_SHORT PROBLEM 1:_ List the four producers named in the passage about the sitcom Con Lo Que Cuenta Este País.
== PASSAGE PROVIDED
Puerto Rican comedy sitcom

Con Lo Que Cuenta Este País (in English, What The Country's Counting On) was a popular Puerto Rican comedy sitcom that became a hit based on the popularity of its main character named Chevy (played by Melwin Cedeño).

The show began airing on February 2, 1991 on Telemundo of Puerto Rico, and lasted until 1993. It remained on the top spots during its run. Some of the characters gained so much popularity that they would reprise their roles on other shows.

==Show history==
Comedian Melwin Cedeño started playing his character Chevy in the late 80s. The character was so popular among teens that producers Hector Marcano, Jackie Torres, Jose Vallenilla and Rafael Quijano, presented a new sitcom to Telemundo of Puerto Rico. The show was added to Telemundo's programming in February 1991.

The show was quickly received and cherished by Puerto Rican audiences and occupied the top places in ratings. It remained very popular until its cancellation in 1993. Cedeño has continued to perform as Chevy on other programs and activities, and some of the actors involved have reprised their roles in other shows (see El Gran Bejuco).

==Show synopsis==
Chevy was a Nuyorican teenager that upon returning to Puerto Rico started working at restaurants. He was hired by "Don Vale" (Pucho Fernández, son of the international star Tres Patines) at the restaurant "El Gandongo Express" as a waiter. "Don Vale" had a beautiful daughter named "Beba" (Felicidad Morales) who instantly fell in love with "Chevy" (Melwin Cedeño).

The restaurant was located in an alley corner, and Chevy would always arrive in his flamboyant Volkswagen Beetle listening to loud music. After getting down, he would perform some dance stunt, and then go to work.
====
== INPUT
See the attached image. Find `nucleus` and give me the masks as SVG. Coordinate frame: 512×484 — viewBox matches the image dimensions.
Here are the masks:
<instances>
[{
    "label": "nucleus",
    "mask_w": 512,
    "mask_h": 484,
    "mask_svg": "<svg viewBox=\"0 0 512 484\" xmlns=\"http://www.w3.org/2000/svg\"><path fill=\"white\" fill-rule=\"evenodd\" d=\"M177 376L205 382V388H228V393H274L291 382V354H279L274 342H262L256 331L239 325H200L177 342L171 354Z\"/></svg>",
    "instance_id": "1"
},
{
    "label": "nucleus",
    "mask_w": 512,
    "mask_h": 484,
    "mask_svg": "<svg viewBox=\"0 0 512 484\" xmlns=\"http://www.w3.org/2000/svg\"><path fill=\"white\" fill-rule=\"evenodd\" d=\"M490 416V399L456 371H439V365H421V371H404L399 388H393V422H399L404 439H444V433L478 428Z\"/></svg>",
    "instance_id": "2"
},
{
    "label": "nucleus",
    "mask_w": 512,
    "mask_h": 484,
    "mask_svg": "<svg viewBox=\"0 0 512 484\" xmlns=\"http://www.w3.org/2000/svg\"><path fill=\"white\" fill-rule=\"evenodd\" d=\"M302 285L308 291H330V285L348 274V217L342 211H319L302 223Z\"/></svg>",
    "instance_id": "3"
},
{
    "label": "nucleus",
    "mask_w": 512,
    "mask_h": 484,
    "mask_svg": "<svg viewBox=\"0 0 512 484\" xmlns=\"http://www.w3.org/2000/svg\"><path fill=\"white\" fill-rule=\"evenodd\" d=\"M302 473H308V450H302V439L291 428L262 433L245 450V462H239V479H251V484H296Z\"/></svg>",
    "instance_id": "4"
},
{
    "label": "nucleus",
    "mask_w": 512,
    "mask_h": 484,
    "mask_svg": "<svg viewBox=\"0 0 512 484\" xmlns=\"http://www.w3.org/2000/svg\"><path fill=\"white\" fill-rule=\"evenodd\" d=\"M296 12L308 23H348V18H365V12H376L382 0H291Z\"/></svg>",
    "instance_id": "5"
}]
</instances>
====
_SHORT PROBLEM 2:_ Count how many lines of the entries include the string "rule", and reply with the number alone.

_WRITTEN SOLUTION 1:_ Hector Marcano, Jackie Torres, Jose Vallenilla, Rafael Quijano

_WRITTEN SOLUTION 2:_ 5